わたしがハサミを渡そうとすると、圭吾さんは後ろを振り返った。
「要、これ鉄か?」
「ああ、ステンレスだ」
「じゃあ、これは志鶴が預かっていて。魔除けになるから」
圭吾さんは、わたしに金属の塊を持たせた。
「少しじっとしていて、キスするからね」
へっ?
圭吾さんが体を屈めた。
「唇、少し開いて」
言われた通りにする。唇がそっと重なって離れる直前に、圭吾さんが息を吸った。軽く目眩がした。
何? 今の何?
圭吾さんは閉じていた目を開いた。
気圧されそうな眼差しの強さに、危うく後退りしそうになった。
寸前で堪える。
圭吾さんの中に龍がいる――強く、烈しい龍が。

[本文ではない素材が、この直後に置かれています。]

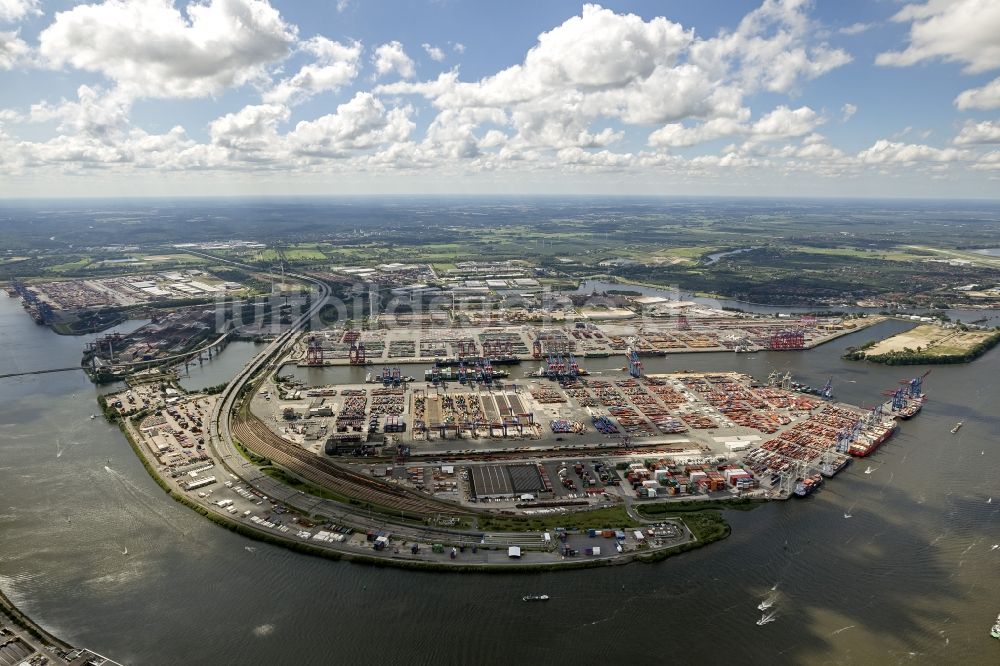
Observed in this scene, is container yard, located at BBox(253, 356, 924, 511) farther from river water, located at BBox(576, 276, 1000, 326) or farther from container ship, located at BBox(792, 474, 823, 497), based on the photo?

でも、怖くない。これも圭吾さんの一つの面だから。
圭吾さんはわたしに向かって軽く頷き、要さんの横に立った。わたしの髪を包んだ懐紙を左手の指で挟み、両手を音高く一拍打ち鳴らす。
「開け」
その言葉は床を這い、岩を震わせた。
「よし! そのまま開け!」
要さんがそう言って、両腕に力を込めた。
軋むような音と共に岩に亀裂が入り、緑色のモノが次から次へと溢れて来た。
指先が見える。形のいい長い指、男の子にしては華奢な悟くんの指だ。
要さんは岩の隙間に肩を入れ、悟くんの手を、腕を、肩を、渾身の力を込めて引っ張り出した。

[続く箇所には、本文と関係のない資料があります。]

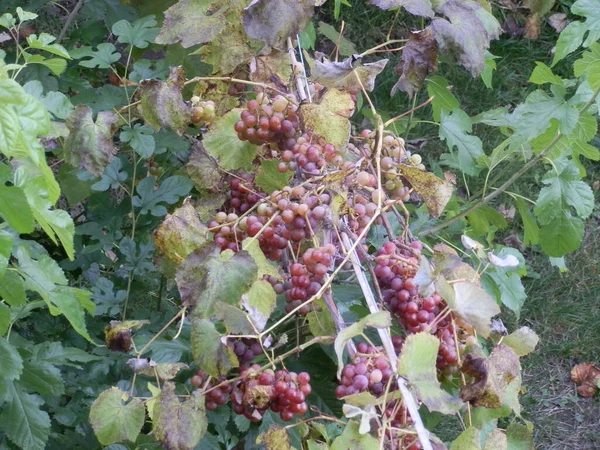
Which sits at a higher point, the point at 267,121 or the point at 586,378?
the point at 267,121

まるで子馬が生まれるように、悟くんの体がスルッと床の上に落ちた。悟くんは身動き一つしない。
要さんは、悟くんの顔を覗き込んだ。
「くそっ! 息をしてない!」
悲鳴が漏れそうになって、わたしは片手で口元を押さえた。
要さんは、悟くんを俯せにして顔を横に向けさせると、背中を押しはじめた。そのまわりで緑色のモノがうごめいて集まり、形を作ろうとしていた。
圭吾さんがもう一度手を打ち鳴らす。
「散れ」
緑色のモノは細かい飛沫となって周囲に飛び散った。
「悟! 戻って来い!」
要さんは、悟くんの背中を押し続けながら叫んだ。
「イツキ! 聞こえるか、イツキ?! お前の時はもうすぐ終わる。あの娘の光を集めても、こいつの命を飲み込んでも、お前が若返る事はない!」
岩の裂け目から風が吹きすさぶような音がする。
「辛いよな。悲しいよな。でも、どんな生命もいつか終りの時を迎えるんだ。イツキ、お前は綺麗だったよ。毎年毎年、春が来る度に満開のお前に見とれたよ。お願いだ、俺の中のお前の記憶を汚さないでくれ。俺の――俺の弟を連れて行かないでくれ!」
悟くんの口から、緑色の液体がゴボッと音をたてて流れ出した。それから悟くんは、激しく咳き込んだ。
生きてる!
「脅かすなよ、馬鹿野郎。死んだかと思ったぜ」
要さんが大きく息をついて、床に座り込んだ。
「要兄貴でもビビる事あんの?」
しわがれた声で、悟くんが茶化した。
「悟、大丈夫か?」
圭吾さんが声をかけた。
「お蔭さまで」
「では、片をつけてしまうか」
圭吾さんが岩の裂け目に片手をあてた。
「やっちゃって」
「綿津見なる竜城の神より、百年なる咲良の比女に申す」
朗々とした声に合わせるように、圭吾さんの指先から光が立ち上った。
「これらは吾が裔、こは吾が地なり。伏して下がれよ」
光は龍のようにうねりながら、岩の周りをぐるりと巡った。裂け目からパキパキと音がする。程なく、岩は砂山ででもあったかのように、サラサラと崩れ落ちていった。
その跡には、薄紅色のガラス玉のような物が残っていた。